## EXERCISE
Exactly and only the lines from the one with "At what distance do" through the end of the listing are to be transcribed, both ends included.
○ ○ ○ ○
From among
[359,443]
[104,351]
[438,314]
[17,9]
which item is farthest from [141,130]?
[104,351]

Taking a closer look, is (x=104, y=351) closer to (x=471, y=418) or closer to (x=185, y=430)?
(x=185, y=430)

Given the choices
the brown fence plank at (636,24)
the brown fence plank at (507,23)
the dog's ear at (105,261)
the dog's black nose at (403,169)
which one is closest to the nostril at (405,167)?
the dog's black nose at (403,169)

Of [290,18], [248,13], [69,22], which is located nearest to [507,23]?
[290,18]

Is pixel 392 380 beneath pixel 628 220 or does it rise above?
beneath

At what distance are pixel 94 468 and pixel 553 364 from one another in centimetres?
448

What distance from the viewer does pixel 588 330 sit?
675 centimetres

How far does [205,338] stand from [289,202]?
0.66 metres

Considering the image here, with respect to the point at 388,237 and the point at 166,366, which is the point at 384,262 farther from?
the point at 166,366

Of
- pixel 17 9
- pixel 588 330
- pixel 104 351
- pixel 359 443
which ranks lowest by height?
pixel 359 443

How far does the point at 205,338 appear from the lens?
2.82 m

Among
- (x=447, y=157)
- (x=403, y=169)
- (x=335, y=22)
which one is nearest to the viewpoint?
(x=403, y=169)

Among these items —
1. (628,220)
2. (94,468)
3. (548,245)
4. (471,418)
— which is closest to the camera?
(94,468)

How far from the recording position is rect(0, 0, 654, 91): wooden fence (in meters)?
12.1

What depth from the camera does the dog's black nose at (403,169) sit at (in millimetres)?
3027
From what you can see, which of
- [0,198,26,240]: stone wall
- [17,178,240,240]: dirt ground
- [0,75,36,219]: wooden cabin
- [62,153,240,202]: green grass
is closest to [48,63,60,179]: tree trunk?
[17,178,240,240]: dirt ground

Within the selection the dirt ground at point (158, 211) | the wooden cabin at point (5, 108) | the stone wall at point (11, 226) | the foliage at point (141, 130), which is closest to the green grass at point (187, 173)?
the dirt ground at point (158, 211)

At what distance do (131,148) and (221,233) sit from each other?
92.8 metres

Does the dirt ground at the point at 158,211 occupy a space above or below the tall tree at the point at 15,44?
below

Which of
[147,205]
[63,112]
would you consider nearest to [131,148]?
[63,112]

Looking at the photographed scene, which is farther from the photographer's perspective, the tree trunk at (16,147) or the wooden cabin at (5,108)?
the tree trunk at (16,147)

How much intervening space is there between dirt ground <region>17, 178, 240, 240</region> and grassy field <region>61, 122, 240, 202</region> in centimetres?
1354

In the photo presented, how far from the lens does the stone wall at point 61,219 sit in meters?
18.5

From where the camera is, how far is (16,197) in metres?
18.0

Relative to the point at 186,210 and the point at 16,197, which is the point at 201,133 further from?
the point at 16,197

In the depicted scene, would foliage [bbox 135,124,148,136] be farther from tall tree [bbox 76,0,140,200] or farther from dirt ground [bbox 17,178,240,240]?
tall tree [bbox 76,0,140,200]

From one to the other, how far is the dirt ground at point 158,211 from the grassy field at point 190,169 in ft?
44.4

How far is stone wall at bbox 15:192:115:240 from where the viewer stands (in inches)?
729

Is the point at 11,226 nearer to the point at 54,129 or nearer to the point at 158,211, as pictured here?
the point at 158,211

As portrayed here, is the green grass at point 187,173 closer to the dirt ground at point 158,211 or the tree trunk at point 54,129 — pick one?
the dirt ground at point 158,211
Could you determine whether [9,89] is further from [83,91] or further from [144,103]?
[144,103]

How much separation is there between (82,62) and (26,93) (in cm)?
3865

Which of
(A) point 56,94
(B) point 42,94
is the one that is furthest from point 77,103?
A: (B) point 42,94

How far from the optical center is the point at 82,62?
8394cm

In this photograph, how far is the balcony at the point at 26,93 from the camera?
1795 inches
○ ○ ○ ○
## EXERCISE ANSWER
At what distance do (131,148) and (221,233) sit from each other?
92.8 metres

Does the dirt ground at the point at 158,211 occupy a space above or below the tall tree at the point at 15,44?
below

Which of
[147,205]
[63,112]
would you consider nearest to [131,148]?
[63,112]

Looking at the photographed scene, which is farther from the photographer's perspective, the tree trunk at (16,147) or the wooden cabin at (5,108)?
the tree trunk at (16,147)

How much intervening space is there between dirt ground <region>17, 178, 240, 240</region> and grassy field <region>61, 122, 240, 202</region> in centimetres?
1354

In the photo presented, how far from the lens does the stone wall at point 61,219 sit in meters?
18.5

From where the camera is, how far is (16,197) in metres?
18.0

Relative to the point at 186,210 and the point at 16,197, which is the point at 201,133 further from?
the point at 16,197

In the depicted scene, would foliage [bbox 135,124,148,136] be farther from tall tree [bbox 76,0,140,200] or farther from dirt ground [bbox 17,178,240,240]?
tall tree [bbox 76,0,140,200]

From one to the other, how far is the dirt ground at point 158,211 from the grassy field at point 190,169 in ft?
44.4

How far is stone wall at bbox 15:192:115:240 from where the viewer stands (in inches)?
729

Is the point at 11,226 nearer to the point at 54,129 or nearer to the point at 158,211, as pictured here?
the point at 158,211

As portrayed here, is the green grass at point 187,173 closer to the dirt ground at point 158,211 or the tree trunk at point 54,129 — pick one?
the dirt ground at point 158,211
Could you determine whether [9,89] is further from [83,91] or further from [144,103]?
[144,103]

How much separation is there between (82,62) and (26,93) (in cm)?
3865

Which of
(A) point 56,94
(B) point 42,94
is the one that is furthest from point 77,103?
A: (B) point 42,94

How far from the optical center is the point at 82,62?
8394cm

In this photograph, how far is the balcony at the point at 26,93 from the camera?
1795 inches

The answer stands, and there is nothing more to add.